» **Raw data**
################

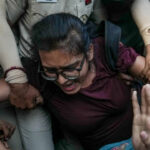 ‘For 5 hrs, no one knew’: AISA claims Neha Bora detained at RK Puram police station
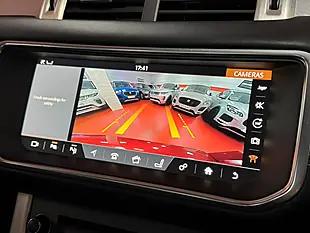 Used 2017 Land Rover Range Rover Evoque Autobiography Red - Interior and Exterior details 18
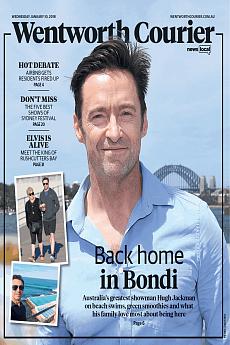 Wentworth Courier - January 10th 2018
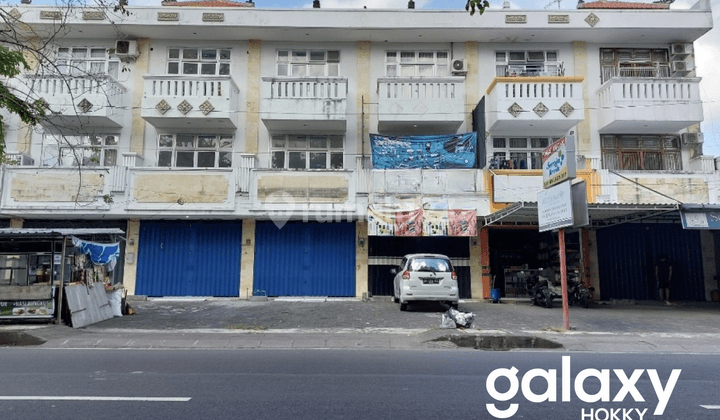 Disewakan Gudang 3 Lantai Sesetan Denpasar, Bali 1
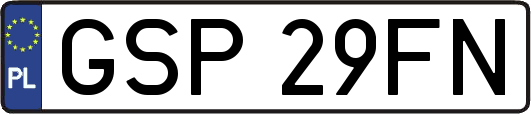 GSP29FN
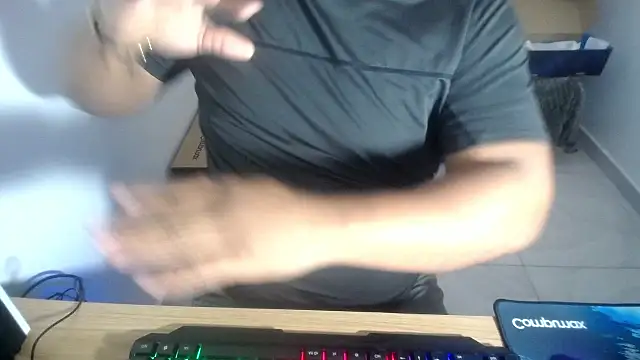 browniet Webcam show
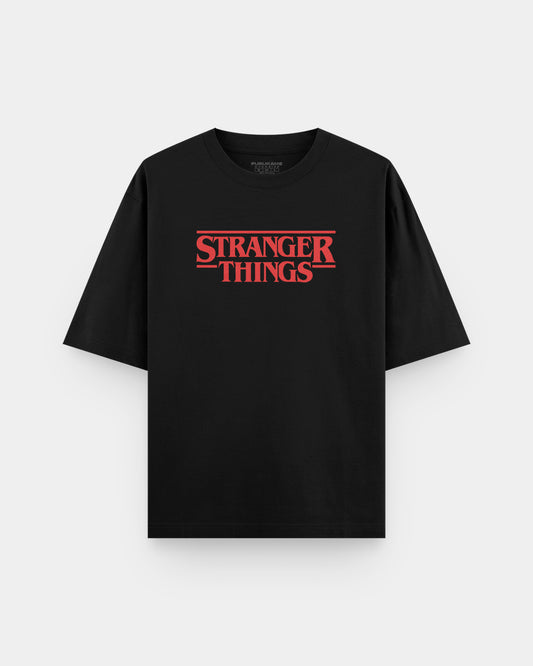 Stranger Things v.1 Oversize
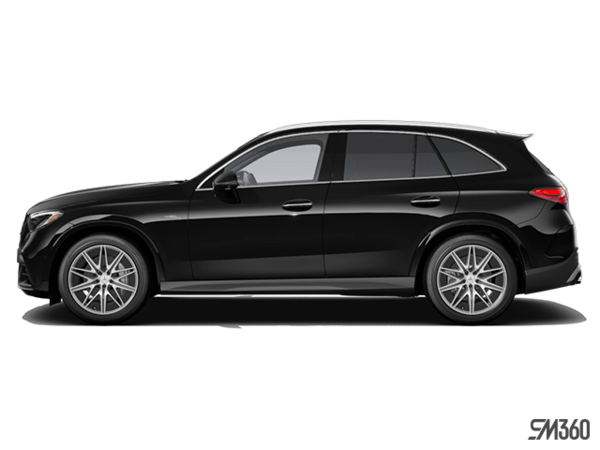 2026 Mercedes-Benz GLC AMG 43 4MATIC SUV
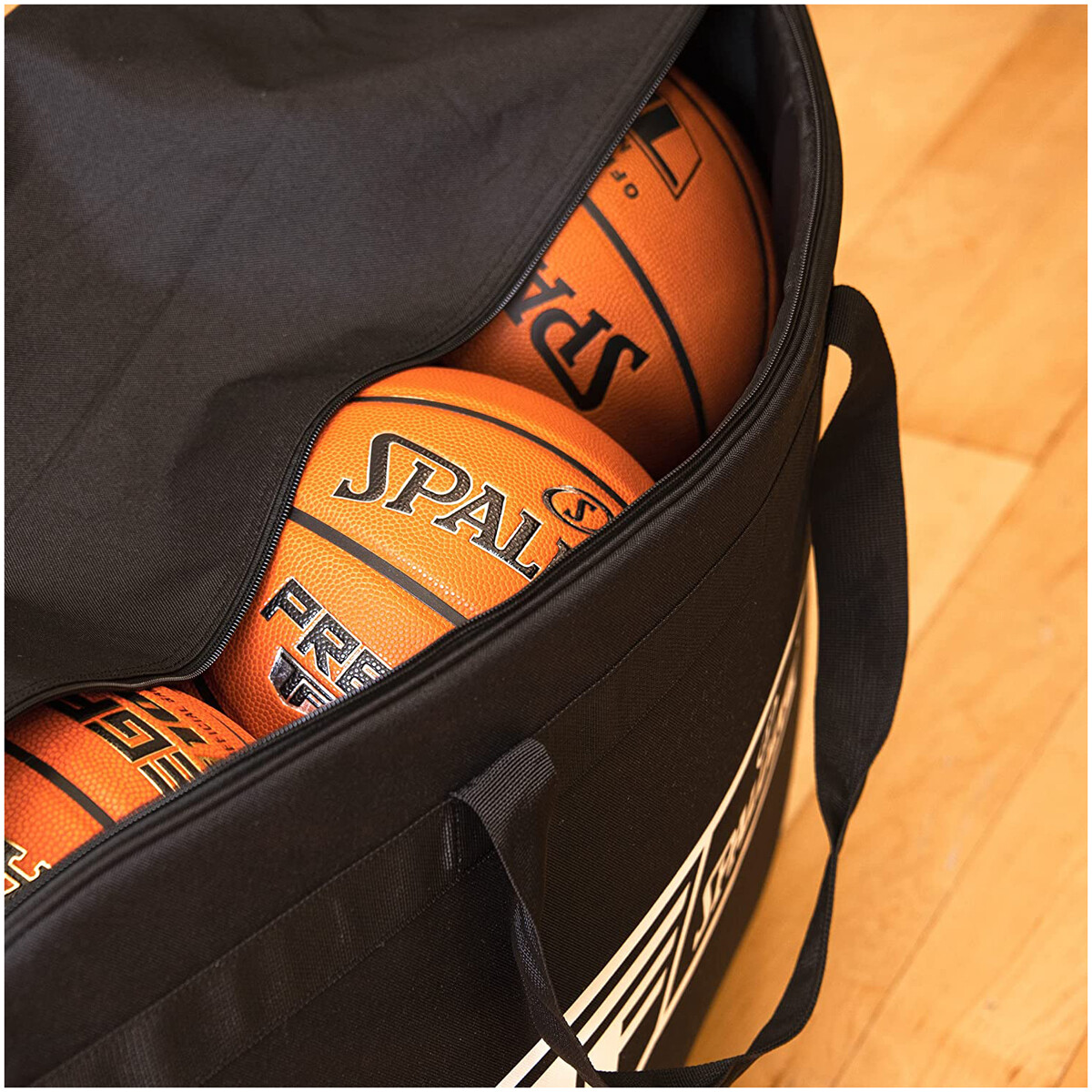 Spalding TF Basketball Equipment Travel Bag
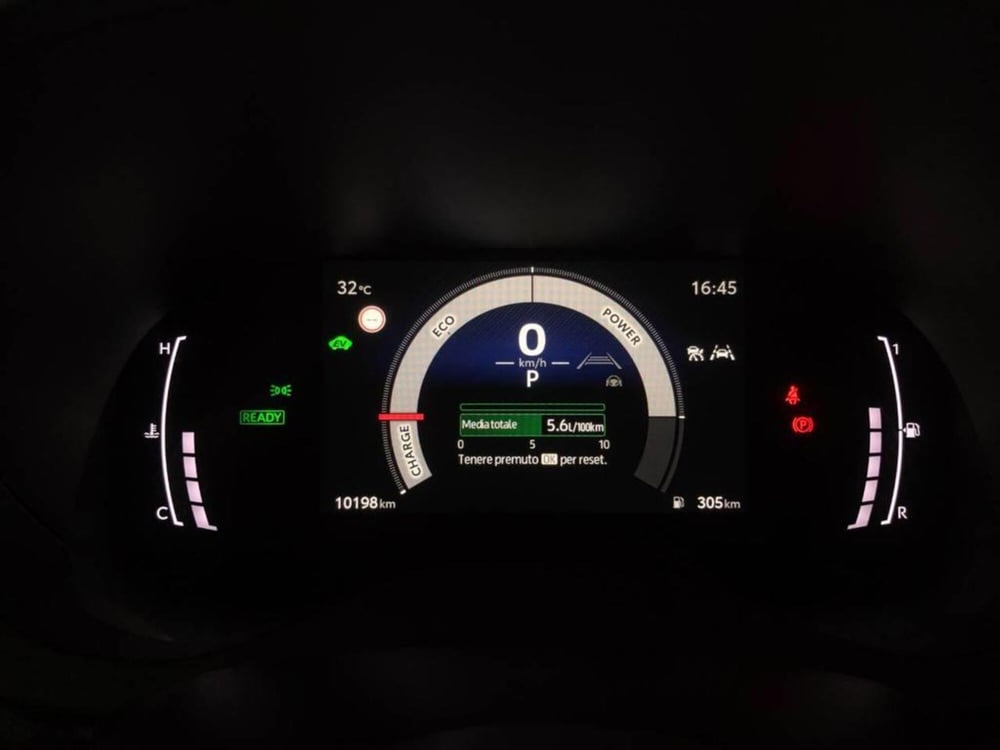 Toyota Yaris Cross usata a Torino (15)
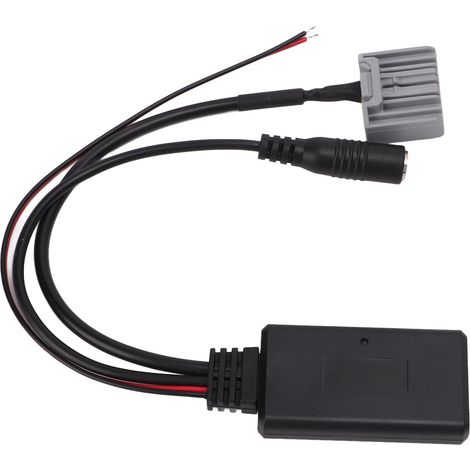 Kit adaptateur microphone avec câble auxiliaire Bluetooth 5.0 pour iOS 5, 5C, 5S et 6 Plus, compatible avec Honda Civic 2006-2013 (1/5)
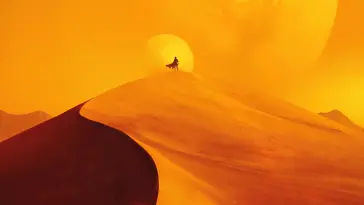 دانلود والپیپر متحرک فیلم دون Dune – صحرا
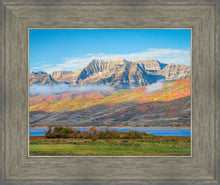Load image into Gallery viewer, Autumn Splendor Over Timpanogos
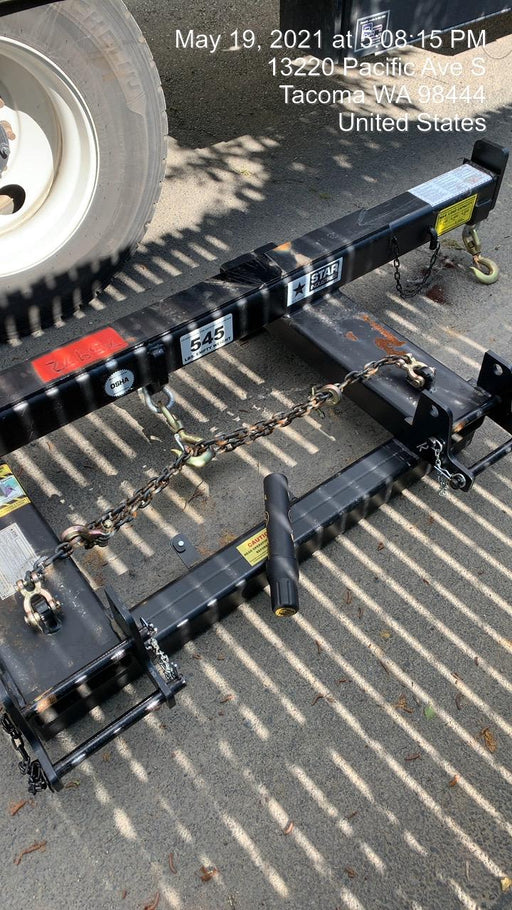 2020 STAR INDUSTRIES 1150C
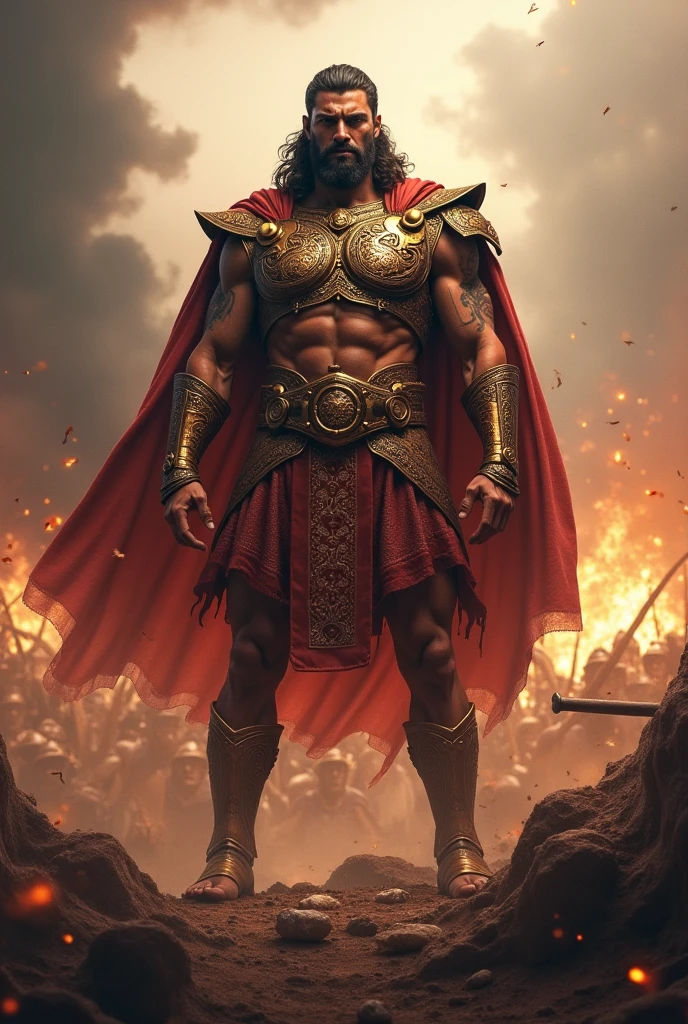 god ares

################

» **Exercise instructions**
Set down the material above exactly as written, but not the pictures.

» **Final answer**
 ‘For 5 hrs, no one knew’: AISA claims Neha Bora detained at RK Puram police station
 Used 2017 Land Rover Range Rover Evoque Autobiography Red - Interior and Exterior details 18
 Wentworth Courier - January 10th 2018
 Disewakan Gudang 3 Lantai Sesetan Denpasar, Bali 1
 GSP29FN
 browniet Webcam show
 Stranger Things v.1 Oversize
 2026 Mercedes-Benz GLC AMG 43 4MATIC SUV
 Spalding TF Basketball Equipment Travel Bag
 Toyota Yaris Cross usata a Torino (15)
 Kit adaptateur microphone avec câble auxiliaire Bluetooth 5.0 pour iOS 5, 5C, 5S et 6 Plus, compatible avec Honda Civic 2006-2013 (1/5)
 دانلود والپیپر متحرک فیلم دون Dune – صحرا
Load image into Gallery viewer, Autumn Splendor Over Timpanogos
 2020 STAR INDUSTRIES 1150C
 god ares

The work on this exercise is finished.